Supercalculateur exascale JUPITER
JUPITER est conçu pour être le premier supercalculateur d’Europe à franchir le seuil d’un exaflop, ce qui correspond à un quintillion (1 suivi de 18 zéros) d’opérations à virgule flottante par seconde. L’installation du système définitif interviendra au cours du second semestre 2024. Il sera dans un premier temps mis à la disposition des utilisateurs scientifiques dans le cadre du programme d’accès précoce avant d’être accessible aux utilisateurs généraux au début 2025.
La puissance de calcul gigantesque de JUPITER aidera à repousser les limites des simulations scientifiques et à former les grands modèles d’intelligence artificielle. Le système exascale modulaire s’appuie sur l’architecture de système modulaire dynamique (dMSA) mise au point par ParTec et le Centre de supercalcul de Jülich. Le module booster JUPITER, qui est actuellement installé, sera composé d’environ 125 racks BullSequana XH3000 et d’environ 24 000 GH200 Superchips de NVIDIA, interconnectés par le réseau InfiniBand NVIDIA Quantum-2. Pour les calculs 8 bits, très utilisés pour former les modèles d’intelligence artificielle, la puissance de calcul devrait dépasser largement les 70 exaflops. À ce jour, cette performance devrait faire de JUPITER le calculateur le plus rapide du monde pour l’intelligence artificielle.
Selon les estimations, la consommation d’énergie de JUPITER s’établira à environ 11 mégawatts en moyenne une fois le système pleinement opérationnel. D’autres mesures viendront contribuer à un usage encore plus durable de l’énergie. Le centre de données modulaire qui abritera JUPITER est conçu pour extraire la chaleur générée pendant le refroidissement avant de l’utiliser pour chauffer les bâtiments du campus du Centre de recherche de Jülich.
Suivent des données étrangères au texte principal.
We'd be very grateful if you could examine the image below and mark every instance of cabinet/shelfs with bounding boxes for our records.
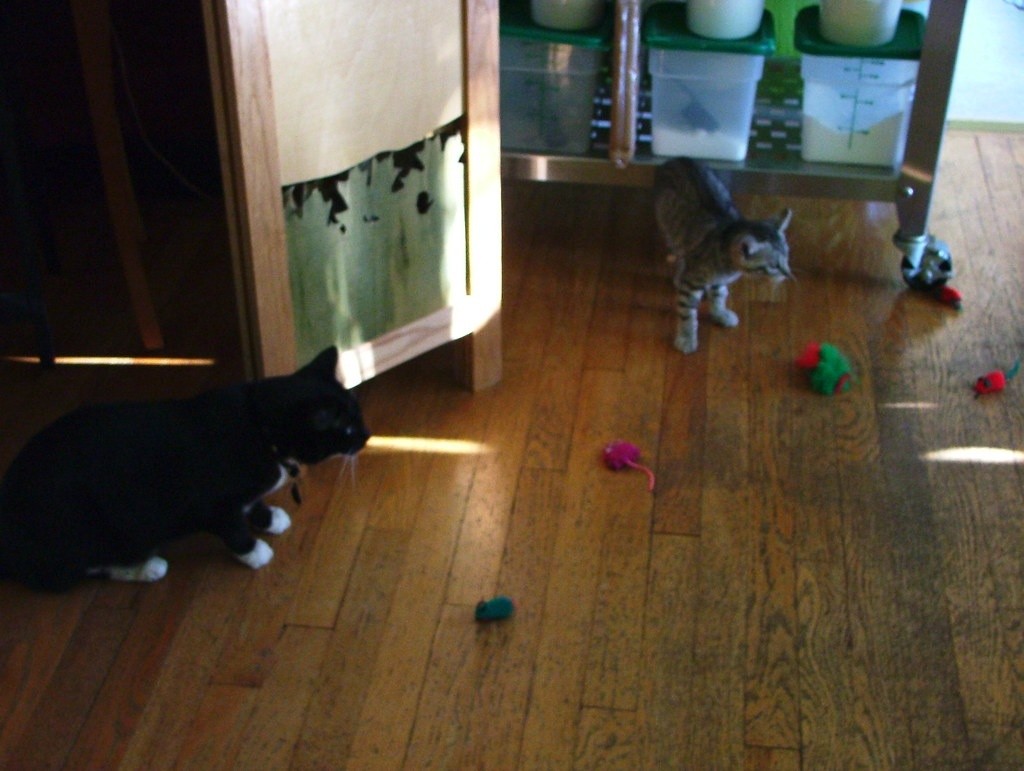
[500,0,968,290]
Tous les composants matériels et logiciels de JUPITER seront installés et gérés par par la pile de gestion unique JUPITER. Il s’agit d’une combinaison de ParaStation Modulo (ParTec), de SMC xScale (Eviden) et de composants logiciels de JSC.

Système de développement de JUPITER JEDI
Le système de développement de JUPITER JEDI est beaucoup plus petit que le calculateur exascale définitif. Il consiste en un rack unique de la dernière série BullSequana XH3000, qui contient actuellement 24 calculateurs individuels, dénommés nœuds de calcul. Ces nœuds de calcul sont interconnectés à l’aide de quatre commutateurs Quantum-2 InfiniBand de NVIDIA et seront complétés par 24 nœuds de calcul supplémentaires en mai.
Lors des mesures effectuées pour établir le classement Green500 des supercalculateurs les plus efficaces en énergie, le système JEDI a atteint une puissance de calcul de 4,5 quadrillions d’opérations à virgule flottante pas seconde, ou 4,5 petaflops, pour une consommation de courant moyenne de 66 kilowatts. Pendant le fonctionnement optimisé, la consommation de courant a été ramenée à 52 kilowatts.